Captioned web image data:
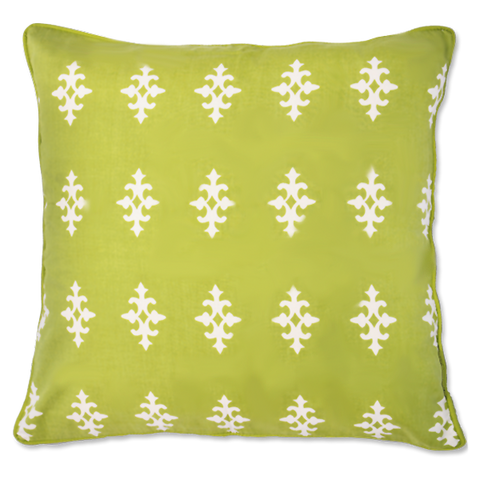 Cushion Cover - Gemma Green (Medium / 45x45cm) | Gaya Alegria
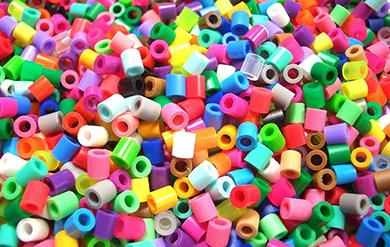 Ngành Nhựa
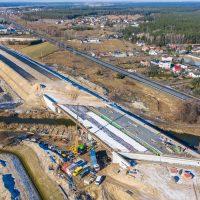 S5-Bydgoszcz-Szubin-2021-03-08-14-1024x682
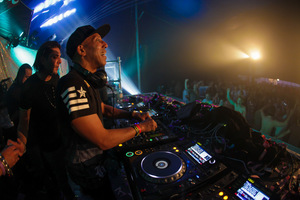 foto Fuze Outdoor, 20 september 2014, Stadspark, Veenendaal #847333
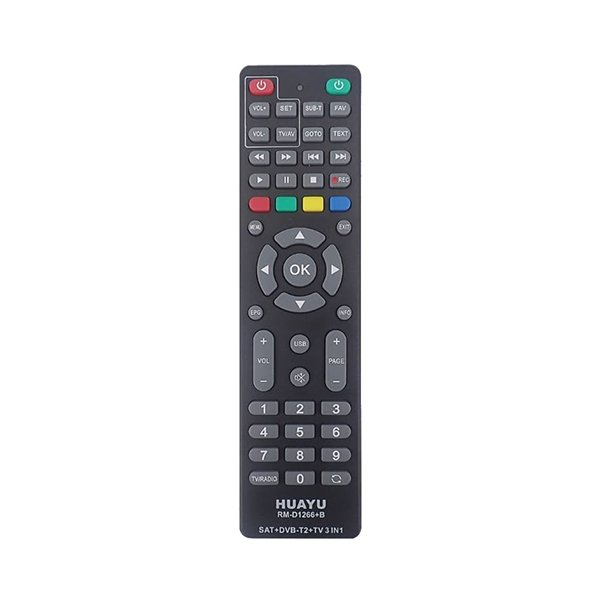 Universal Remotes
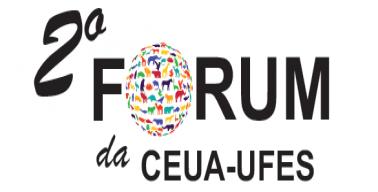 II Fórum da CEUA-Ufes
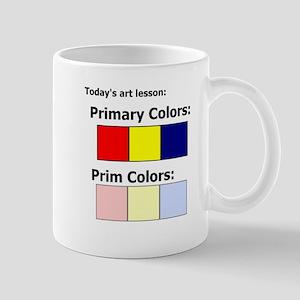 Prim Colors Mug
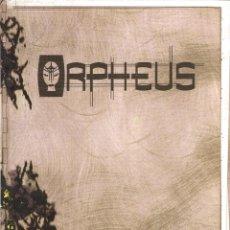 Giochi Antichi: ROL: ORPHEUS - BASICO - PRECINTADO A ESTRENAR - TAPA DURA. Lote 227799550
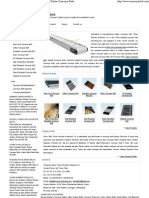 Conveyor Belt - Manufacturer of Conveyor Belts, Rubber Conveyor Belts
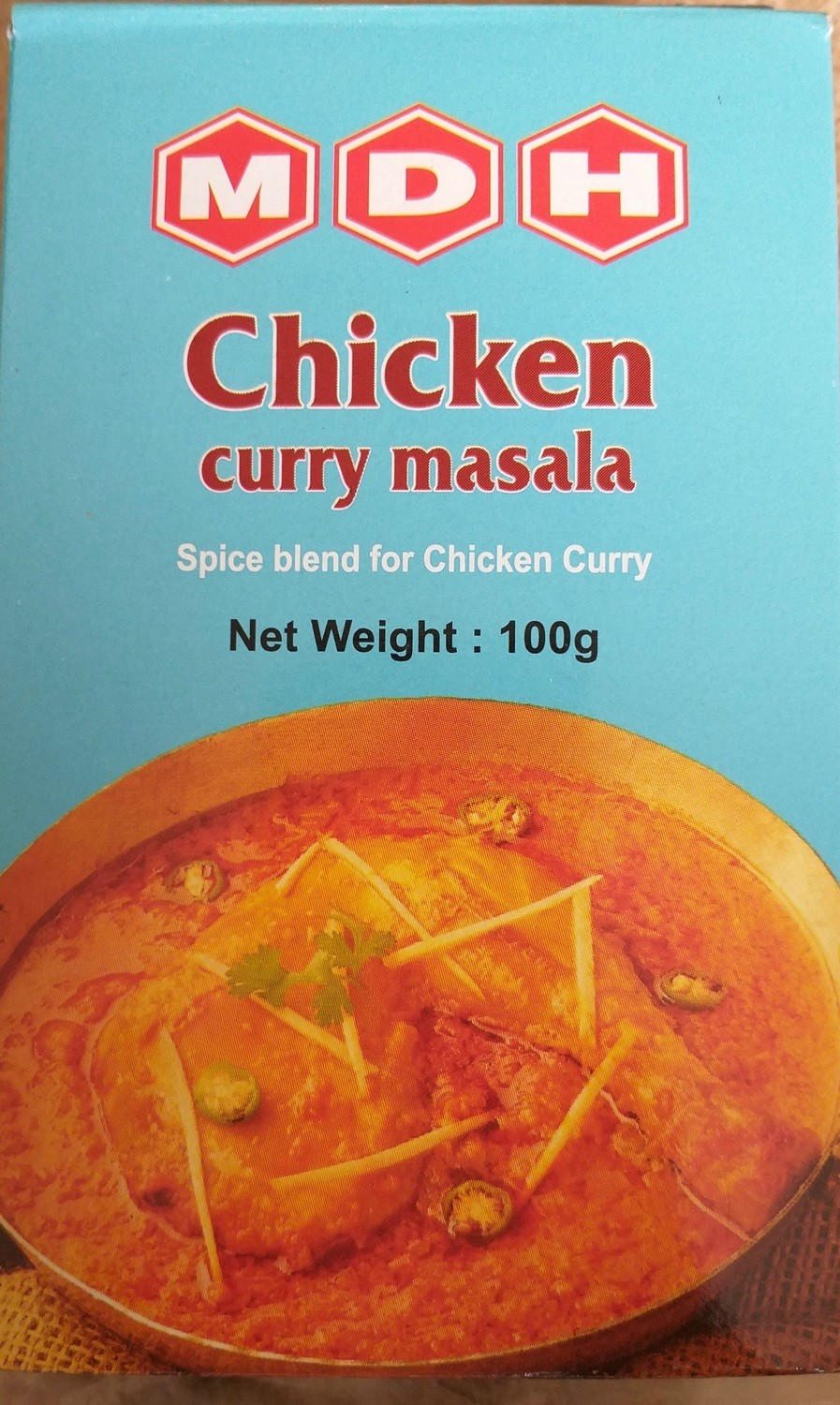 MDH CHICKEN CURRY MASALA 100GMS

Brief: All that is wanted is an exact copy of the lines from the line bearing "Conveyor Belt - Manufacturer" through the final line of the entries, including both ends but no pictures.

Solution to the exercise:
 Conveyor Belt - Manufacturer of Conveyor Belts, Rubber Conveyor Belts
 MDH CHICKEN CURRY MASALA 100GMS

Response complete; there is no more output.